300GHz帯CMOS送信回路のチップ写真
開発のポイント
昨年、300GHz帯で直交振幅変調(QAM)を用いることにより、CMOS無線送信器の通信速度が大幅に向上することを実証しました[2]。今回の研究成果は、チャネルあたりの通信速度を昨年の6倍にする技術を開発したことで、世界で初めて1チャネルあたり毎秒100ギガビットを超える送信速度を達成したものです。毎秒100ギガビットは、現在のスマートフォンと比較して100~1000倍高速で、DVD1枚分の情報を約0.5秒で伝送できる速度です。これを現在情報通信機器等で広く用いられているシリコンCMOS集積回路で実現したことにより、将来的に安価に電器製品等に搭載して普及できる可能性が高くなりました。
毎秒105ギガビット送信時の出力スペクトルとコンステレーション
今後の展開
今回の研究成果により、テラヘルツ帯の高速無線通信が、情報通信ネットワークなどのインフラに使用される光ファイバに匹敵する毎秒テラビットの通信能力に近づいたことが示されました。光ファイバは、遠く離れた通信衛星とのリンクを実現できませんが、テラヘルツ無線なら、通信衛星への超高速リンクも可能です。これにより、例えば、飛行機のWi-Fi接続を大幅にスピードアップできるようになります。
また、情報サーバから携帯端末へのコンテンツ高速ダウンロードやモバイルネットワークの基地局間通信等にテラヘルツ無線を用いることが期待できます。
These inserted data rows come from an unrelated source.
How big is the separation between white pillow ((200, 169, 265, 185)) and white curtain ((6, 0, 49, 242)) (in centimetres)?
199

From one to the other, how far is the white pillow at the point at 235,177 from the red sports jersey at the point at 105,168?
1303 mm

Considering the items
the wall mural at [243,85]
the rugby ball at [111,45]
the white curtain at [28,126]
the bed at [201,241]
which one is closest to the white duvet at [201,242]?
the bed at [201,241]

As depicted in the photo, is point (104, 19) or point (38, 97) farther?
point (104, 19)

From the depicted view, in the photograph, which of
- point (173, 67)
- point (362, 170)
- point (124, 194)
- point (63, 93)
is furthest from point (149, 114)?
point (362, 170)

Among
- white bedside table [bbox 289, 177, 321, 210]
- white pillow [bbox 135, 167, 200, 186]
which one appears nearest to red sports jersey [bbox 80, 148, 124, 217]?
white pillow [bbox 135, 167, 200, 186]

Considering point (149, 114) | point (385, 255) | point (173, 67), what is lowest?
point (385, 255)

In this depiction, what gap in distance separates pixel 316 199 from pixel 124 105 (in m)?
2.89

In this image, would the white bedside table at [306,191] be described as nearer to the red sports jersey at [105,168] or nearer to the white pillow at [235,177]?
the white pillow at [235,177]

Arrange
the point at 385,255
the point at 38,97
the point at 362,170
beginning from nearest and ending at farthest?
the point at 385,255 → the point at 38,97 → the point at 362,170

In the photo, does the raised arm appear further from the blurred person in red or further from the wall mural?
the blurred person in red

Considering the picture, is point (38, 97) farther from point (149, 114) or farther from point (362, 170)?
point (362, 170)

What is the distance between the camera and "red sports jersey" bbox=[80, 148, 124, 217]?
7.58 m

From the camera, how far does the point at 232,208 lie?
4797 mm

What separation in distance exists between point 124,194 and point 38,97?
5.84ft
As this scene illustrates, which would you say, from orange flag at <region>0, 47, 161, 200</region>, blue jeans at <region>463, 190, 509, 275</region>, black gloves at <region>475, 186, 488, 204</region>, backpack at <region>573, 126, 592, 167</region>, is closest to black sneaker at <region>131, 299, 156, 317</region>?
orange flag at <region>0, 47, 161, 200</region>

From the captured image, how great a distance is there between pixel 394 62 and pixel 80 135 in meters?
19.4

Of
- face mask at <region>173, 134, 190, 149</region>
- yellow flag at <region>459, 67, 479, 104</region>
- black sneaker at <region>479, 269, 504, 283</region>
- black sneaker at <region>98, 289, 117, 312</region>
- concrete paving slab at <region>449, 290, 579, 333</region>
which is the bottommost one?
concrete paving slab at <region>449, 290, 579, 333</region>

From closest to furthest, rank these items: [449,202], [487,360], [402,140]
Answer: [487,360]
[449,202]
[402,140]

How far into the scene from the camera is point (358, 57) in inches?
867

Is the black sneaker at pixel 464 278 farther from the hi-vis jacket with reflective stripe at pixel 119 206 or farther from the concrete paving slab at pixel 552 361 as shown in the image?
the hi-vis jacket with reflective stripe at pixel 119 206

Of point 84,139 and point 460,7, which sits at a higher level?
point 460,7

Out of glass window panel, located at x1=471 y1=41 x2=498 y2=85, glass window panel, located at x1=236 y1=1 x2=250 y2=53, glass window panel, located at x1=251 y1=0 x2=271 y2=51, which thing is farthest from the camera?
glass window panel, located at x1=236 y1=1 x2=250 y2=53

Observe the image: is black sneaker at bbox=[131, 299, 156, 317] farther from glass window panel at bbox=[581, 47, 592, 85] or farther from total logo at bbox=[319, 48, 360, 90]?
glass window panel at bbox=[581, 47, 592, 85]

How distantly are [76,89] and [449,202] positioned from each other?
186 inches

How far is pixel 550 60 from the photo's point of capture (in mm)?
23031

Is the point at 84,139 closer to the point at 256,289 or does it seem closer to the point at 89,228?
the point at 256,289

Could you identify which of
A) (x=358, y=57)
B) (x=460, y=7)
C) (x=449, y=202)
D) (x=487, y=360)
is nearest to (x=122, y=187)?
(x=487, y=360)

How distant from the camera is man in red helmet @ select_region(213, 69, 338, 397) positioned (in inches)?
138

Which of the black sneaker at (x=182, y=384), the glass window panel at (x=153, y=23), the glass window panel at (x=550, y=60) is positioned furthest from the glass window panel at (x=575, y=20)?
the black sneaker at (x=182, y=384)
さらに、テラヘルツ無線の新しい可能性の1つは、高速で遅延の小さな通信技術の提供です。ガラス製の光ファイバを伝搬する光の速度は大気中よりも遅くなります。そのため、リアルタイム応答を必要とするアプリケーションに光ファイバは向いていません。テラヘルツ無線は、大気中を光と同じ速度で伝わるため、リアルタイム応答を必要とするアプリケーションでの利用も期待されます。
テラヘルツ通信の宇宙応用例
テラヘルツ通信は光通信よりも低遅延
本研究成果は、総務省「テラヘルツ波デバイス基盤技術の研究開発-300GHz帯シリコン半導体CMOSトランシーバ技術-」の研究開発の一環です。
参考文献
[1]K. Takano, S. Amakawa, K. Katayama, S. Hara, R. Dong, A. Kasamatsu, I. Hosako, K. Mizuno, K. Takahashi, T. Yoshida, M. Fujishima, “A 105Gb/s 300GHz CMOS Transmitter,” International Solid-State Circuits Conference (ISSCC) 2017.
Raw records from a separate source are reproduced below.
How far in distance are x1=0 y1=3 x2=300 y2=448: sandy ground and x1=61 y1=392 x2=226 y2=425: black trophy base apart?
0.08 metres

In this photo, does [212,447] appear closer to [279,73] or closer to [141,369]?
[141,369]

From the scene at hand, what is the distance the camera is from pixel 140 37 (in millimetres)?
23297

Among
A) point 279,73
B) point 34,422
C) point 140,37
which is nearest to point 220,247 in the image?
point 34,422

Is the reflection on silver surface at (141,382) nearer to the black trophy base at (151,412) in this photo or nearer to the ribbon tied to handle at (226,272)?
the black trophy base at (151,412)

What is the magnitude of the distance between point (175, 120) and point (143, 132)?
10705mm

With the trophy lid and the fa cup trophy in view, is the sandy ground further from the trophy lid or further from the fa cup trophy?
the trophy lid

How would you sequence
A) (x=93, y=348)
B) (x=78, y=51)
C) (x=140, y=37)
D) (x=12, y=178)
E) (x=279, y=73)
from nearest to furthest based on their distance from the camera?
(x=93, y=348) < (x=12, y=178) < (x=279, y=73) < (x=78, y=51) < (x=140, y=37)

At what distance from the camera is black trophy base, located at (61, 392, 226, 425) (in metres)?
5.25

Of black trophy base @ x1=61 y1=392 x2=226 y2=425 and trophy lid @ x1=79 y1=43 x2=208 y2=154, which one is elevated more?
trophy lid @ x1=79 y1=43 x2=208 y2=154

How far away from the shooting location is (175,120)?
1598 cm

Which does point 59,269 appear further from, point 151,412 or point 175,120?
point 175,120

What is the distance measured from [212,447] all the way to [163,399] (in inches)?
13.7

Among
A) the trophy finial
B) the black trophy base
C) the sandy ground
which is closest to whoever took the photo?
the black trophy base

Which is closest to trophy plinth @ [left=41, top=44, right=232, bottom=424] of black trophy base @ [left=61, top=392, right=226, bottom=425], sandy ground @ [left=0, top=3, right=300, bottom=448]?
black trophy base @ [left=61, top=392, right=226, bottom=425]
[2]K. Katayama, K. Takano, S. Amakawa, S. Hara, A. Kasamatsu, K. Mizuno, K. Takahashi, T. Yoshida, M. Fujishima, “A 300GHz 40nm CMOS Transmitter with 32-QAM 17.5Gb/s/ch Capability over 6 Channels,” International Solid-State Circuits Conference (ISSCC) 2016.